*Excerpted text:*
"""

My above post might take you a little far afield, so this might answer your specific question more directly:

When we subtract the second term from the first, at that point we have counted exactly once all the deals for which exactly 1 player has it (good), and we have also counted exactly once all the deals that exactly 2 players have it (good), but it will count the deals where exactly 3 players have it 3 - 3 = 0 times. That is because the first term counted these 3 times, and the second term counted these C(3,2) = 3 times, and when we subtracted we ended up with 0. It also counts the deals where exactly 4 players have it 4 - C(4,2) = 4 - 6 = -2 times (that's negative 2 times). Remember that the goal is to ultimately count each of these exactly 1 time, and we have so far accomplished this for 1 player and 2 players, but not 3, 4 or more players.

Now we ADD the 3rd term which will count the deals with 3 players having it once, so 0 + 1 = 1 (good), but this will count deals where 4 players have it 4 times, 5 players C(5,3) = 10 times, etc. So now we are good up to 3 players, but 4 players has become -2 + 4 = 2. Since we want this to be 1, you can see that subtracting the 4th term will achieve this. So we are finding that this pattern of alternating +/- 1 times each term seems to be the magic formula for "fixing" each count to be exactly 1, and you can convince yourself that this will continue to work for all the terms. By the time we add all 9 terms, we will have counted each deal with 1 or more players having it exactly once.

"""

*What this exercise asks:*
- 1) Rename "deals" to "hands" in the counting explanation and write out the passage between "Now we ADD the" and "it exactly once.", inclusive.
- 2) Please write what comes next in the counting explanation, picking up after its final sentence.

*Stored dataset items:*
"""

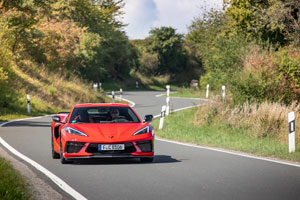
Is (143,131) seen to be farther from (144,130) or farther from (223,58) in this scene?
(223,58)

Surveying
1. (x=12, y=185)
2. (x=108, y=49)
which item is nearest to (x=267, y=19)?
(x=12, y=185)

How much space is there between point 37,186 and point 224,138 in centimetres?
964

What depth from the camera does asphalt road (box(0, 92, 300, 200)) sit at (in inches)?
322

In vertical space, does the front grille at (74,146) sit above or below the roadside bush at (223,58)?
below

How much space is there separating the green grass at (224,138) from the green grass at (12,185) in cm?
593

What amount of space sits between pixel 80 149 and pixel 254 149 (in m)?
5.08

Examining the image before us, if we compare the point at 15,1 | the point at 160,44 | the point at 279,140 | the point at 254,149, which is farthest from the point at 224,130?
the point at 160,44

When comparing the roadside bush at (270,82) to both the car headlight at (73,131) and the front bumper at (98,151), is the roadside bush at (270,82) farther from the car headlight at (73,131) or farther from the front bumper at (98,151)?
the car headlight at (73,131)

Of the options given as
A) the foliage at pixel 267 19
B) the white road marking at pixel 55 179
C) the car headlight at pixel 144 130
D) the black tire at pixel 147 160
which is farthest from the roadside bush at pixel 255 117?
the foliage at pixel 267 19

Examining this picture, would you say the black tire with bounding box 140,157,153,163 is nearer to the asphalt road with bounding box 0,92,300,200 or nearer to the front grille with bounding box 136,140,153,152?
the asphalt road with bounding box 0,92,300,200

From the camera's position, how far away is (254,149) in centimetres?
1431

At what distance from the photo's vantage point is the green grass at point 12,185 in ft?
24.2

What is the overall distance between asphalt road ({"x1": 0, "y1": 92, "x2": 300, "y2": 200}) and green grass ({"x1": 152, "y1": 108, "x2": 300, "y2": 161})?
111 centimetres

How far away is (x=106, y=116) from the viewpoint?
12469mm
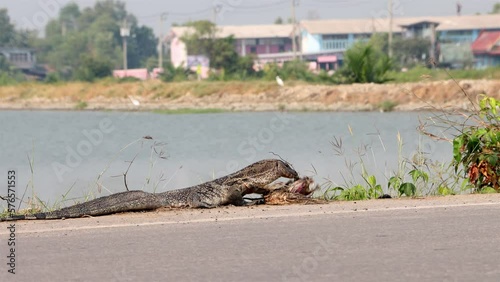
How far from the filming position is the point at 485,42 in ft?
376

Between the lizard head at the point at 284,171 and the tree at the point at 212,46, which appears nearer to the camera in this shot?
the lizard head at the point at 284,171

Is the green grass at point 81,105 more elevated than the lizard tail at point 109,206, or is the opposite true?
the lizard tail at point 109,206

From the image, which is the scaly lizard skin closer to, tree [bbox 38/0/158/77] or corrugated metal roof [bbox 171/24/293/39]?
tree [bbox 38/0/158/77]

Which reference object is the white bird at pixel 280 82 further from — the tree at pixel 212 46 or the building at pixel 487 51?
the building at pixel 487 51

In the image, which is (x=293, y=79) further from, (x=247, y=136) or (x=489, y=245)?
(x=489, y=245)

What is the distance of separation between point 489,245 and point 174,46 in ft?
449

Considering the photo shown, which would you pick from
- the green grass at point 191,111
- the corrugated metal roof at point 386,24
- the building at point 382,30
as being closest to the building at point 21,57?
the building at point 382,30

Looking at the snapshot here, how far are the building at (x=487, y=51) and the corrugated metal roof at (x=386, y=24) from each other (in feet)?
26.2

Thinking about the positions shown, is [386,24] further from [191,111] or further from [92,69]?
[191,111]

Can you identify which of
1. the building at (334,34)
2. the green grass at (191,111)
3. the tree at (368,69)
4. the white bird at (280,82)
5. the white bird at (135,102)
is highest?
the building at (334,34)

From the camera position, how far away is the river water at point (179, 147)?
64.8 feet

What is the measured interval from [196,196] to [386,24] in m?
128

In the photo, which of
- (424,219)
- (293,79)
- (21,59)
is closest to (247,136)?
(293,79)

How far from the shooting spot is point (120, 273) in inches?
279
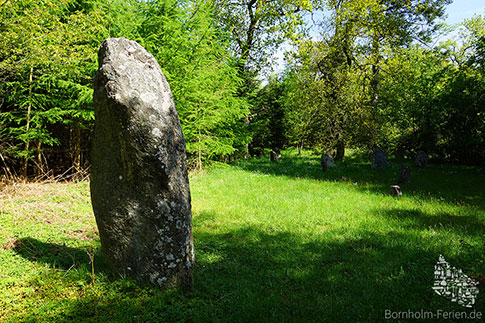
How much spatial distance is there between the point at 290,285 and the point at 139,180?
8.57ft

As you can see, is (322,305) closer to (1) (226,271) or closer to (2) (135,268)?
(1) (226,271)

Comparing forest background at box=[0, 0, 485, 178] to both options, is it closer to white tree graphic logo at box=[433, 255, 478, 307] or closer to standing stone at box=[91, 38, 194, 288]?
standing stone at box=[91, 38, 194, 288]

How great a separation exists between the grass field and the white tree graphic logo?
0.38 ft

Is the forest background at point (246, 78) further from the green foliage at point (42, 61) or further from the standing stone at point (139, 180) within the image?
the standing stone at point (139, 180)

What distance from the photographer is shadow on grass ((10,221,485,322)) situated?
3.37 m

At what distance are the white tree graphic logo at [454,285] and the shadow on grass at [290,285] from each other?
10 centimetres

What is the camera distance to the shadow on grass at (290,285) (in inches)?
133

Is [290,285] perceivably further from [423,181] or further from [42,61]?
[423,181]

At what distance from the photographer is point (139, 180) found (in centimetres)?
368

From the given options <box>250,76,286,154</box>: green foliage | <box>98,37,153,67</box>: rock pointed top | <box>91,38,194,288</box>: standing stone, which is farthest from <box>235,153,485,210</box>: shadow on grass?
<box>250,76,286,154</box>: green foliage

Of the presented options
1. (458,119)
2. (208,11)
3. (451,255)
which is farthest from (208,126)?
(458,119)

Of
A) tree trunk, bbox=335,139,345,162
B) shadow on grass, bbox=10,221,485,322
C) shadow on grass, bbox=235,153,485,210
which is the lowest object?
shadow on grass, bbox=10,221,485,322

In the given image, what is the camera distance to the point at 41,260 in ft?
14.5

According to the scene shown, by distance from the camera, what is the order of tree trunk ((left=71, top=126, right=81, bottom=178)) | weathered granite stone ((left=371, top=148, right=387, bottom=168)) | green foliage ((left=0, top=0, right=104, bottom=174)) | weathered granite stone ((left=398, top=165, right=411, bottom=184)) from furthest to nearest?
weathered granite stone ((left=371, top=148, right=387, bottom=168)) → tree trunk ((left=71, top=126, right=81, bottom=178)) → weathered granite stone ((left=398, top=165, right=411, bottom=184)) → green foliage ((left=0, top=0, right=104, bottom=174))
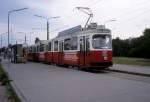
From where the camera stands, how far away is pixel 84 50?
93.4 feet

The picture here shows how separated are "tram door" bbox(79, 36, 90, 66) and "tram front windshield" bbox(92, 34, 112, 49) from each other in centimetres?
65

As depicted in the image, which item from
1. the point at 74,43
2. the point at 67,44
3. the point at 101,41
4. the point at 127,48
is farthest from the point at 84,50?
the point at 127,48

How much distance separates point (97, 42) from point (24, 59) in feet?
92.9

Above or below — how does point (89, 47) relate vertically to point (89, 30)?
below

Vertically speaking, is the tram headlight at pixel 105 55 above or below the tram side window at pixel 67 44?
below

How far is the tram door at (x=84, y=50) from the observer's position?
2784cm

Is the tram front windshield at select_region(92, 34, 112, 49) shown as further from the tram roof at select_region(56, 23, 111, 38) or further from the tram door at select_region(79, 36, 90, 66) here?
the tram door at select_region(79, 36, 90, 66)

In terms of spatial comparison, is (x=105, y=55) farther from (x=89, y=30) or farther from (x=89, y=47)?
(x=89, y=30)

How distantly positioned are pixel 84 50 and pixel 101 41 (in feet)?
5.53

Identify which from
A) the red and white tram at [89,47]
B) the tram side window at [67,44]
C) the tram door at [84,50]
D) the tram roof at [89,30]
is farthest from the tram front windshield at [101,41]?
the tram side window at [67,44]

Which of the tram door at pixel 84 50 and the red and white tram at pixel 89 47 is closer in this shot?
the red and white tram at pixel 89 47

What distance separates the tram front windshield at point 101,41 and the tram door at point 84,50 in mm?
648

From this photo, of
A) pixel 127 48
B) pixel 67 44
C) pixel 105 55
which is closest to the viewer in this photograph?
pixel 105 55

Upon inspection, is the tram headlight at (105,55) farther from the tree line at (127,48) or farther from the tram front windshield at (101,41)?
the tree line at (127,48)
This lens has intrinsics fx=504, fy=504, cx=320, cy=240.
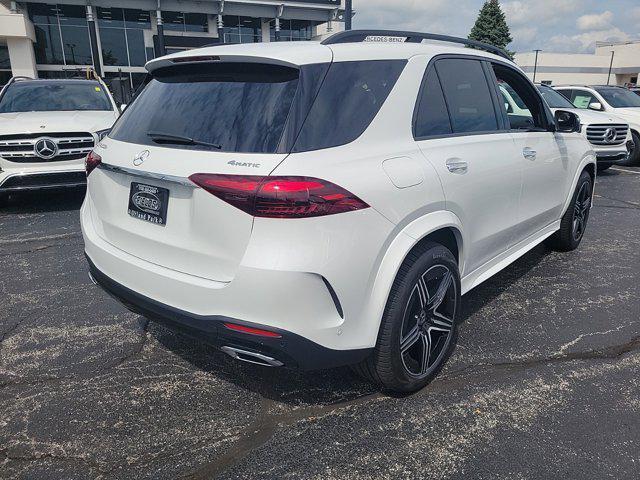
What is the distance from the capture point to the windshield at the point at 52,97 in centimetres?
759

"""

*Responses in order:*
- 1)
Now we ADD the 3rd term which will count the hands with 3 players having it once, so 0 + 1 = 1 (good), but this will count hands where 4 players have it 4 times, 5 players C(5,3) = 10 times, etc. So now we are good up to 3 players, but 4 players has become -2 + 4 = 2. Since we want this to be 1, you can see that subtracting the 4th term will achieve this. So we are finding that this pattern of alternating +/- 1 times each term seems to be the magic formula for "fixing" each count to be exactly 1, and you can convince yourself that this will continue to work for all the terms. By the time we add all 9 terms, we will have counted each deal with 1 or more players having it exactly once.

- 2)
Bruce,

Thanks for that link. Interesting stuff....

gm

Bruce,

Thanks for the link. I will try to work throught this and see if it makes sense to me. I appreciate the help.

Cobra

I wanted to make sure you saw this post (http://forumserver.twoplustwo.com/showthreaded.php?Cat=&amp;Number=1439096&amp;page=0&amp;view=e xpanded&amp;sb=5&amp;o=14&amp;fpart=1) that I just put up, which might answer your question more directly.

I did see that, thanks.

Cobra

After reading through your other post I think I understand it but I want to make sure.

Exactly one = 1*term 1 - 2*term 2 + 3*term 3 - 4*term 4

Exactly two = 1*term 2 - 3*term 3 + 6*term 4

Three or more = 1*term 3 - 4*term 4

Am I correct that in finding exactly two you start with the second term and then apply the coefficients. Once again thanks for your time.

Cobra

[ QUOTE ]
After reading through your other post I think I understand it but I want to make sure.

Exactly one = 1*term 1 - 2*term 2 + 3*term 3 - 4*term 4

[/ QUOTE ]

Correct.


[ QUOTE ]
Exactly two = 1*term 2 - 3*term 3 + 6*term 4

[/ QUOTE ]

Correct.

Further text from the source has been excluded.